Communist-led lawmakers fail to remove Rada leaders


by Roman Woronowycz
Kyiv Press Bureau

KYIV - An effort to remove the leadership of Ukraine's Parliament sputtered on June 19 when it failed to gain a majority of votes to put the issue on the parliamentary agenda.

After the coordinating council of the Verkhovna Rada agreed to place the issue before the entire body, only 146 lawmakers supported the initiative during the floor vote to remove Verkhovna Rada Chairman Ivan Pliusch, 185 to oust First Vice-Chairman Viktor Medvedchuk and 144 to get rid of Vice-Chairman Stefan Havrysh.

The proposal to do away with the ruling troika came after the Communist faction earlier this year had gathered the signatures of more than 150 national deputies - the minimum required to consider the issue for debate within the assembly.

The initiative came from a petition-gathering effort that began late this past winter at the height of the political crisis that engulfed Kyiv as a result of the tape scandal surrounding the disappearance of the young journalist Heorhii Gongadze. But the main objective of the Communist Party was to remove those parliamentary leaders who last year had successfully ousted the prior chairman, Oleksander Tkachenko, an Agrarian Party member who has since joined the Communist faction.

Mr.
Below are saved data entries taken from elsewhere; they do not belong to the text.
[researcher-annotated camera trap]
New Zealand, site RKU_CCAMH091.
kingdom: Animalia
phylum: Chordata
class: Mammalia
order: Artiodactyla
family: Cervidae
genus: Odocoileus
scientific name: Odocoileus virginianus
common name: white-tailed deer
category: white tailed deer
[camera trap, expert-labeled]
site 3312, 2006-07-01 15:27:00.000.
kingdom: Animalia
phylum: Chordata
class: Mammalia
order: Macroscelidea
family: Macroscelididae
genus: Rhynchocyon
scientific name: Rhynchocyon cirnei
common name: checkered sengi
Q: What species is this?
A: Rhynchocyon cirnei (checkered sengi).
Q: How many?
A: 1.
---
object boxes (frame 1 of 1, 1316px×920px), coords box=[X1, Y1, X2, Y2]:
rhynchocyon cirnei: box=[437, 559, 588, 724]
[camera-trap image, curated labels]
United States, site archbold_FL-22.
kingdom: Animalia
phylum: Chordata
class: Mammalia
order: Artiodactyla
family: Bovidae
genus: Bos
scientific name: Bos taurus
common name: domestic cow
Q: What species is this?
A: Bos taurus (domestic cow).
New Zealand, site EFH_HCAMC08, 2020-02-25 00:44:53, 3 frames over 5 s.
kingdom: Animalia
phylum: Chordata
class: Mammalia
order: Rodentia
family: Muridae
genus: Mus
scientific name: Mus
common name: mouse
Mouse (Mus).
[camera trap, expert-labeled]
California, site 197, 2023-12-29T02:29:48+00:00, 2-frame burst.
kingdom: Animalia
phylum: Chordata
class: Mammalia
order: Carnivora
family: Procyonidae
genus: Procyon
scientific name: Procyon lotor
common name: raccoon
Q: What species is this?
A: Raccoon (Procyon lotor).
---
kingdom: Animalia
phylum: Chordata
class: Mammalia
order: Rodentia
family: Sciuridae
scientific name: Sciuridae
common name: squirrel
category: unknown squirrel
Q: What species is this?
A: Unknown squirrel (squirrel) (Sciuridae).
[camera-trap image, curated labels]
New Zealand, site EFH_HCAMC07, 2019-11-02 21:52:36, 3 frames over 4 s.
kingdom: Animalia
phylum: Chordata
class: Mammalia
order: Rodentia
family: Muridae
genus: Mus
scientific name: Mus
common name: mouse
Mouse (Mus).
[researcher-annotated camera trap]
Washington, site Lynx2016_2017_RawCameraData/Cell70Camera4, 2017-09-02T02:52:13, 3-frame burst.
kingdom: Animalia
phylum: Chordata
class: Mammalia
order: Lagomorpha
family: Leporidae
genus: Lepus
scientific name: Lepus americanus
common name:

Symonenko said that though his faction had decided to delay the initiative while the Gongadze affair raged, it was now well more than a year since the Tkachenko leadership was removed in an illegal "parliamentary putsch" and time for the current Verkhovna Rada leadership to defend its work.

"Let them now account for their work during this time, let them show that this leadership improved the work of the Verkhovna Rada," said Mr. Symonenko.

In February 2000, a majority coalition of centrist and democratic factions forced the removal of the leftist parliamentary leadership that had blocked legislation aimed at economic and democratic reform and replaced it with its own members.

A year later, during February and March of this year, Communists in Parliament began gathering signatures to oust the new leadership. The faction obtained the support of most of the Left Center (Socialist), Batkivschyna and Yabluko factions, as well as some lawmakers from the Ukrainian National Rukh and Progressive Socialist factions, which amounted to 154 names. However, as became obvious later, the support that the Batkivschyna, UNR and Yabluko factions extended to the effort was a result of the political turmoil of "Tapegate."

By the time Mr. Symonenko introduced the measure, the political environment in Kyiv had changed: the Gongadze affair and Tapegate had lost political steam, and the Communists successfully had led the ouster of Prime Minister Viktor Yuschenko, the darling of the right. There was little doubt that the UNR and Yabluko would not continue to support the matter.

Mykhailo Brodsky, leader of the Yabluko Party, said that the Communists had utilized the signatures illegally by presenting them at this late date and that the reason for the party's support for the petition initially was due to the "government crisis" of the time.

Meanwhile, Verkhovna Rada leaders expressed little concern that their posts were in jeopardy. Mr. Medvedchuk said on June 18 that the effort by the Communists was normal political maneuvering in a situation where a political force thought it might be able to grab power.

"This is a fight for authority, and it is an ordinary aspect of the behavior of those political forces that want to change either the entire administration of the Verkhovna Rada or at least replace some of it with their people," said a seemingly untroubled Mr. Medvedchuk, today considered the most powerful person in the Parliament and the prime target of the leftist forces.

National Deputy Oleksander Volkov, another power broker in the legislative body who heads the Democratic Union faction, put the effort by the Communists in more blunt terms, explaining that the political right, in failing to support the initiative, simply used good political reasoning.

"I see this as no more than an attempt to cause controversy on the part of the left. The right had the good sense of mind to see this was not for the good of Ukraine," said Mr. Volkov.